The Making of Film

It’s a bit like what wafers are to digital photography: chemicals and mechanical processes, the heart of the production of photographic film, are a kind of analog photography’s wafers. Just like the production of wafers that push the bounds of image sensor quality, making a good photographic film is a highly complex process involving a series of steps that will determine the quality of the film. You might remember Italian kickstarter project Ferrania. They’re about to restart production of analog film, with a high-precision piece of industrial machinery they call Little Boy. And boy, the machine was decommissioned nearly 10 years and is dirty. As contamination (oxidation, dust, residues from past usage) is film’s biggest enemy, they need brushes, sponges, good soap and strong backs to get dirty Little Boy going again.
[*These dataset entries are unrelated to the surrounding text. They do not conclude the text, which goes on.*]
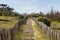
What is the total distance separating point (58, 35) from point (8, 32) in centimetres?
330

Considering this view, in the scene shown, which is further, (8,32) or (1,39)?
(8,32)

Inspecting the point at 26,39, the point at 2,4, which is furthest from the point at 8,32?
the point at 2,4

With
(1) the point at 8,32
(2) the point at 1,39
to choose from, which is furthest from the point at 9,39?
(2) the point at 1,39

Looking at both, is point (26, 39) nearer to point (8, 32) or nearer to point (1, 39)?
point (8, 32)

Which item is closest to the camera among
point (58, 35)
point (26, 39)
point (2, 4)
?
point (58, 35)

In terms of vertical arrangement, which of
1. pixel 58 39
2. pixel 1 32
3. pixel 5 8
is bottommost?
pixel 5 8

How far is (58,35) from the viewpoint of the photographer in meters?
13.1

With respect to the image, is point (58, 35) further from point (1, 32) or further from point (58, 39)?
point (1, 32)

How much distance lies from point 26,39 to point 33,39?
0.64m

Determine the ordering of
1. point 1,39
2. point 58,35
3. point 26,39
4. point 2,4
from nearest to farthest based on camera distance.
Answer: point 1,39, point 58,35, point 26,39, point 2,4

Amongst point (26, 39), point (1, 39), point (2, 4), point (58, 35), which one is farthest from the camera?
point (2, 4)

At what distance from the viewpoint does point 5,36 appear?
12.5m

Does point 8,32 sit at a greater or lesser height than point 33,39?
greater

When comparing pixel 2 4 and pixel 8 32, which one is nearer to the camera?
pixel 8 32
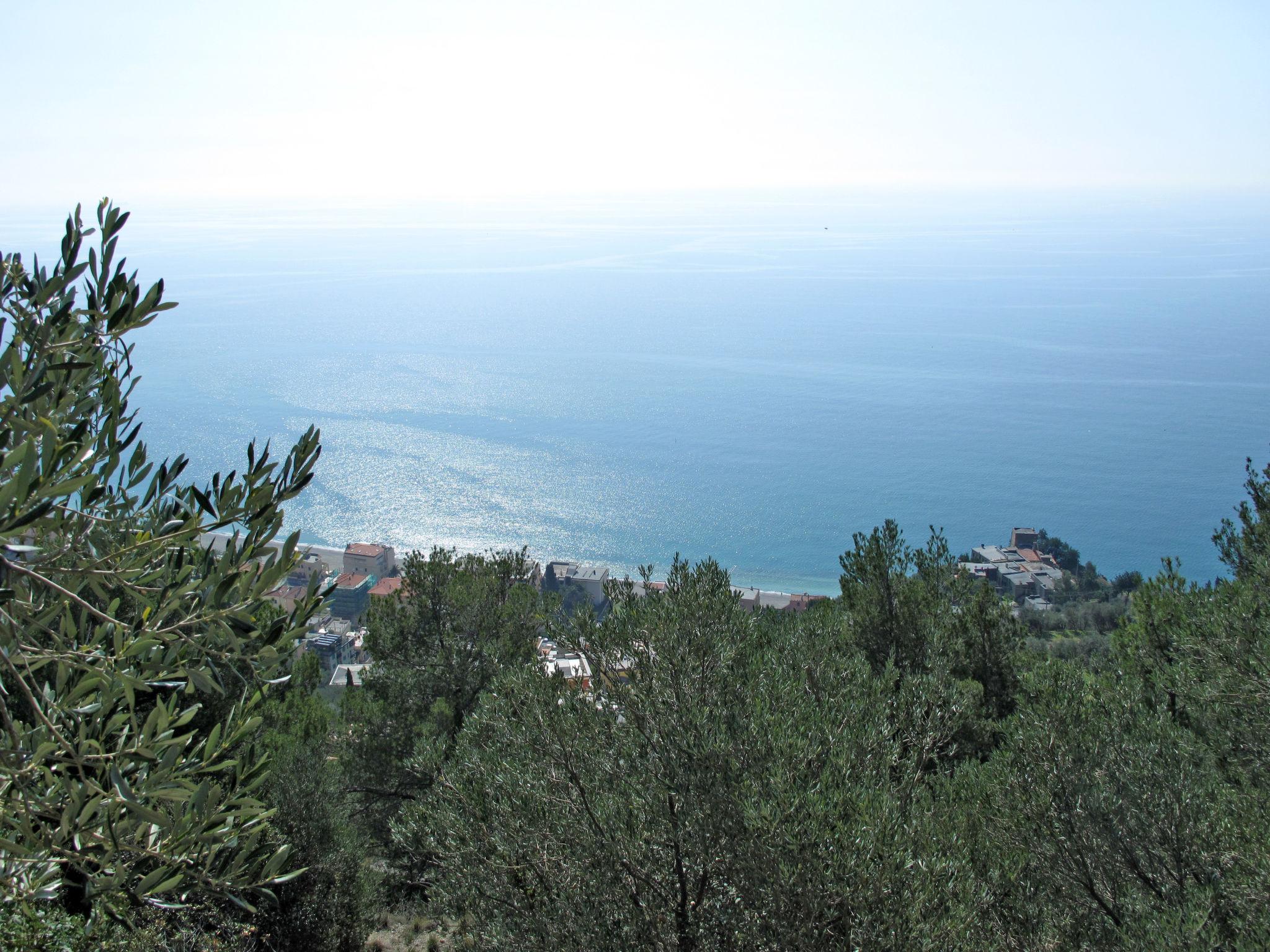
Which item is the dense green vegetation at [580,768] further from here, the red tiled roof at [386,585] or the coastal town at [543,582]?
the red tiled roof at [386,585]

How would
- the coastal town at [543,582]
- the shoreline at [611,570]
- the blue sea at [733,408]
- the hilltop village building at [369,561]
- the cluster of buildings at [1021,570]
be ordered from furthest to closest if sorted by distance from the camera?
the blue sea at [733,408] → the shoreline at [611,570] → the cluster of buildings at [1021,570] → the hilltop village building at [369,561] → the coastal town at [543,582]

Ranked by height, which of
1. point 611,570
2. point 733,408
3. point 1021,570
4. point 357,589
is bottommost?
point 611,570

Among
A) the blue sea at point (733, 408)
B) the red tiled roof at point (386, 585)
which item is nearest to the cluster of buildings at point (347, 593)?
the red tiled roof at point (386, 585)

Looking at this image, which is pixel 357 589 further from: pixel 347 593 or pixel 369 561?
pixel 369 561

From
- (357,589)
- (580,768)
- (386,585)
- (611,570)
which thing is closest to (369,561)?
(357,589)

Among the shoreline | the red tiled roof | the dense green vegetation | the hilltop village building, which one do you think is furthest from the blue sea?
the dense green vegetation

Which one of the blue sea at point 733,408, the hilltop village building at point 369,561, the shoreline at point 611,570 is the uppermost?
the blue sea at point 733,408
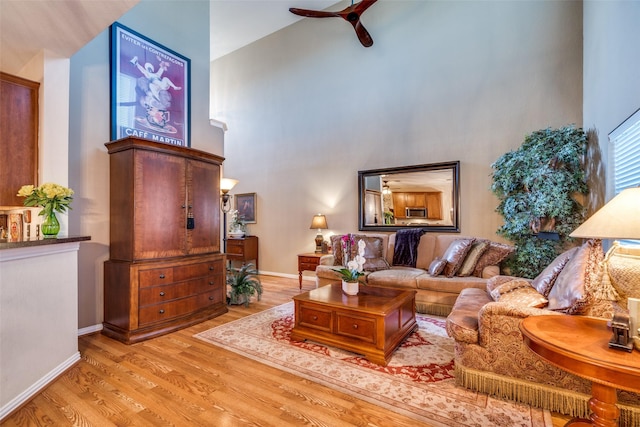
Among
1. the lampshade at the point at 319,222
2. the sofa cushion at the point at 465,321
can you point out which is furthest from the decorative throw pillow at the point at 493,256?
the lampshade at the point at 319,222

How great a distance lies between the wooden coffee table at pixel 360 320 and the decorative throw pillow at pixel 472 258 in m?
1.04

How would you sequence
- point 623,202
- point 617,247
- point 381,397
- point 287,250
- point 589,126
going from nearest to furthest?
point 623,202 → point 617,247 → point 381,397 → point 589,126 → point 287,250

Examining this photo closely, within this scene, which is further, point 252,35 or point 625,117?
point 252,35

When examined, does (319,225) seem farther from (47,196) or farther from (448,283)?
(47,196)

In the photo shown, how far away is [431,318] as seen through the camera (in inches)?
144

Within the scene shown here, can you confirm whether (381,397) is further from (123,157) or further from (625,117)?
(123,157)

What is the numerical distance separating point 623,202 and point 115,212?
4.07 meters

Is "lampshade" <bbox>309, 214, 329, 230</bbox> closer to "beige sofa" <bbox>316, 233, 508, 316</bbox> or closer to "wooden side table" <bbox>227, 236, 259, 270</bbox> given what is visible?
"beige sofa" <bbox>316, 233, 508, 316</bbox>

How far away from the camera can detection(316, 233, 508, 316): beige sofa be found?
368 cm

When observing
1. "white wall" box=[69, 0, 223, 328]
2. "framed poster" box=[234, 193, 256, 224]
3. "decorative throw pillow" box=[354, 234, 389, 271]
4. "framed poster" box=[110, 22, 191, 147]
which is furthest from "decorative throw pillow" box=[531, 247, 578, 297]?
"framed poster" box=[234, 193, 256, 224]

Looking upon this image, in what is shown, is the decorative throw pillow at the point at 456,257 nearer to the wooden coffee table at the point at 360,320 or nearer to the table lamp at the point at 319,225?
the wooden coffee table at the point at 360,320

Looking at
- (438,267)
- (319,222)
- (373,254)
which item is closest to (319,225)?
(319,222)

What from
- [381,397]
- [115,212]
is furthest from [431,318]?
[115,212]

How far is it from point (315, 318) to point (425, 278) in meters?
1.71
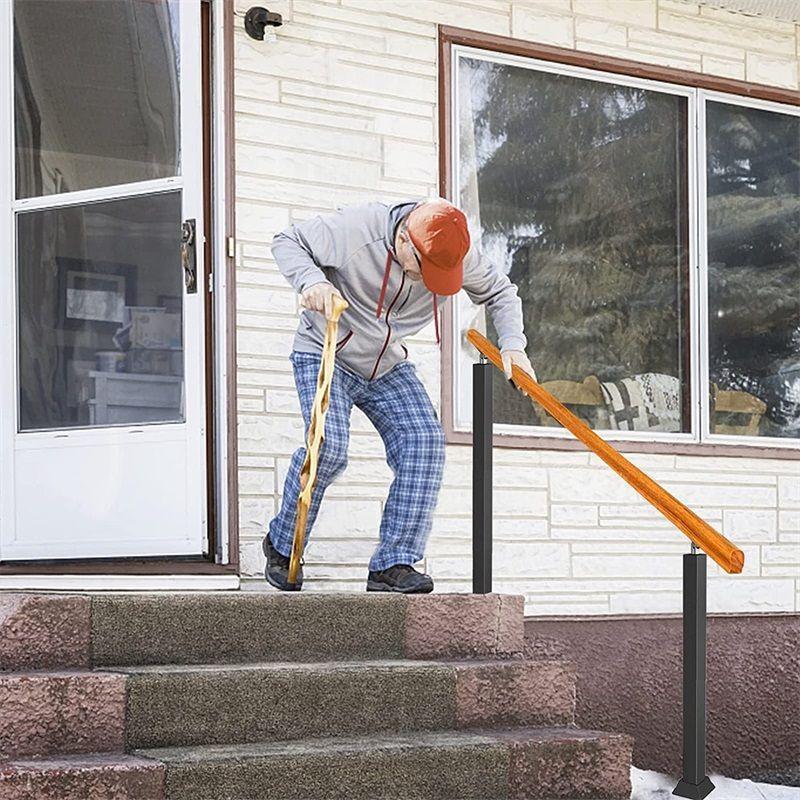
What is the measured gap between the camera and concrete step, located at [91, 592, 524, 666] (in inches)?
154

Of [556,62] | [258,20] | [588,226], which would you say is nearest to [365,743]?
[258,20]

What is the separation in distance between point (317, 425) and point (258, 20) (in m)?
1.86

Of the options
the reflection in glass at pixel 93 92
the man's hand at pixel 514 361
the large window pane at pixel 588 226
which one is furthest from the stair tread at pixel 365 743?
the reflection in glass at pixel 93 92

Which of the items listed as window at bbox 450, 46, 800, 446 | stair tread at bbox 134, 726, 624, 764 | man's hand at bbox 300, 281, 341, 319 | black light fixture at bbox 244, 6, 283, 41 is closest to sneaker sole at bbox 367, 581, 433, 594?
stair tread at bbox 134, 726, 624, 764

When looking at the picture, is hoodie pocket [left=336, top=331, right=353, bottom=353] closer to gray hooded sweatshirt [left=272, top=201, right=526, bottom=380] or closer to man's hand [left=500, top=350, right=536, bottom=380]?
gray hooded sweatshirt [left=272, top=201, right=526, bottom=380]

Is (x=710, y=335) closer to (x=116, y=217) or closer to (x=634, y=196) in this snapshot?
(x=634, y=196)

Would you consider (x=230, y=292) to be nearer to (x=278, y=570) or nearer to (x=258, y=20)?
(x=258, y=20)

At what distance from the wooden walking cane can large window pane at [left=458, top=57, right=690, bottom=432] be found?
5.44ft

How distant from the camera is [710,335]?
6.45m

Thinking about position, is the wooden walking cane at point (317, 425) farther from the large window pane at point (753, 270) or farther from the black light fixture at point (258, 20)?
the large window pane at point (753, 270)

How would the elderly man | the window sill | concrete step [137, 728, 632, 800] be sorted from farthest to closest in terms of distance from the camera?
the window sill
the elderly man
concrete step [137, 728, 632, 800]

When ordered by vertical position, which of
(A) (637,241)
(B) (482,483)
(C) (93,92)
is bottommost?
(B) (482,483)

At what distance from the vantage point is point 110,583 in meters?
5.04

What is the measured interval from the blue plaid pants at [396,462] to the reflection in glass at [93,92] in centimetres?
117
You can follow the process on Ferrania’s dispatches. The steps to produce photographic film involve the following:

The Making of Film | Ferrania
The Making of Film | Ferrania

  1. Acetate: The standard base for both photographic and motion picture film is Cellulose Triacetate (CTA). To start a coating run, large spools of CTA are threaded through the machine.
  2. Emulsion: The emulsion consists of many layers of sensitized chemical compounds and gelatin. Each layer in coated in precise thicknesses onto the CTA base.
  3. Extruder: The extruder deposits layers of emulsion in the proper order. Tolerances are in the range of nanometers (1mm = 1,000,000nm) and even the slightest miscalibration can ruin the entire coating run.
  4. Chiller: For a few moments, the fluid layers are separated only by laws of rheology. As the film moves through the chiller, this separation is reinforced, “gelling” the layers as they continue into the drying tunnel.
  5. Drying Tunnel: Before the coated film can be spooled, it must be completely dry. The roller system serves to lengthen the tunnel to provide appropriate drying time based on the specific speed of the film through the extruder.
  6. Final Coated Mini-Jumbo: Little Boy can produce a single “mini-Jumbo” in about two hours. The mini-Jumbo is approximately 23cm wide and 750m long with a usable area of 20cm x 660m. Ferrania needs 10 to 12 mini-Jumbos to produce their first ASA 100 Primo Lotto film.

The philosophy of the Italians behind the project is simple. They aim for nothing less than fundamentally changing the way we buy, use and process film today. Most importantly, they aim to restore confidence in the future of analog film.

Ferrania’s two co-founders Nicola Baldini and Marco Pagni say:

We are people who love film, you are people who love film, and people have the power. So let’s do this!